■ Problems to solve
A: According to the page on the 1993 Tropic Hunt, where was that year's Hunt held?
B: List every tough brain teaser that the page on the 1993 Tropic Hunt names in its paragraph about the thousands of people who wanted to Hunt.
C: From the page on the 1993 Tropic Hunt, reproduce everything from "The Initial Puzzles" down to "in 35 hours.".

■ Document segment
==================================================

The Hunt Year was...

 


The American Red Cross

1993 Tropic Hunt

Your online guide to the zaniness of the 1993 Tropic Hunt!

1993 Tropic Hunt Cover Image

When:  5/2/1993

Where: Miami Beach


Miami Beach…what a great place! We went from the Hunt being held in a small locale to now being spread out across a somewhat larger area. And, unfortunately, closer to summer. It was sunny and hot…\n

That, of course, doesn\'t stop the thousands of people who wanted to Hunt from heading out to east Dade County! And then running smack into some really tough brain teasers: the giant inflatables at the Miami Beach Convention Center, the church bells (ugh..that STILL brings back nightmares!), the submarine puzzle…

\nOh, and did I mention the HEAT?!? Phew!


The Initial Puzzles
NOTE: The puzzle answers are hidden! In order to see them, you must highlight them with your mouse to reverse the text!

1. Assume that Kansas City and Los Angeles are exaclty 1,750 miles apart. At the same moment, Train A leave Kansas City traveling eastbound, and Train B leave Los Angeles traveling westbound. If both trains are traveling at exactly 50 miles per hour, then:
3) They will meet in 35 hours.
5) They will meet in 17.5 hours.
22) The people in train B are going to need scuba gear.
Answer: 22

2. Complete the Neil Diamond lyric that begins:
I am, I said
To no one there
And no one heard at all
Answer: 16

3. Bob and Jane live in South Dade and wish to hire a reasonably priced, competent and dependable roofing company. They should:
23) Move to Switzerland.
Answer: 23

4. Who won the 1983 World Series?
3) San Diego.
5) Boston.
6) Some baseball team.
Answer: 6

5. The letters in "Tropic Magazine" can be rearranged to spell:
3) "Aromatic Zen Pot."

==================================================

■ Dataset excerpt
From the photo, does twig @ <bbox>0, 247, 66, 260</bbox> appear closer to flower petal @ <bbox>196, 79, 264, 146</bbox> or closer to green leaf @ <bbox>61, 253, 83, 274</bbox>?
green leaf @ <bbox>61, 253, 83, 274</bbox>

==================================================

■ Results by task
A: Miami Beach

B:
- The giant inflatables at the Miami Beach Convention Center
- The church bells
- The submarine puzzle

C:
The Initial Puzzles
NOTE: The puzzle answers are hidden! In order to see them, you must highlight them with your mouse to reverse the text!

1. Assume that Kansas City and Los Angeles are exaclty 1,750 miles apart. At the same moment, Train A leave Kansas City traveling eastbound, and Train B leave Los Angeles traveling westbound. If both trains are traveling at exactly 50 miles per hour, then:
3) They will meet in 35 hours.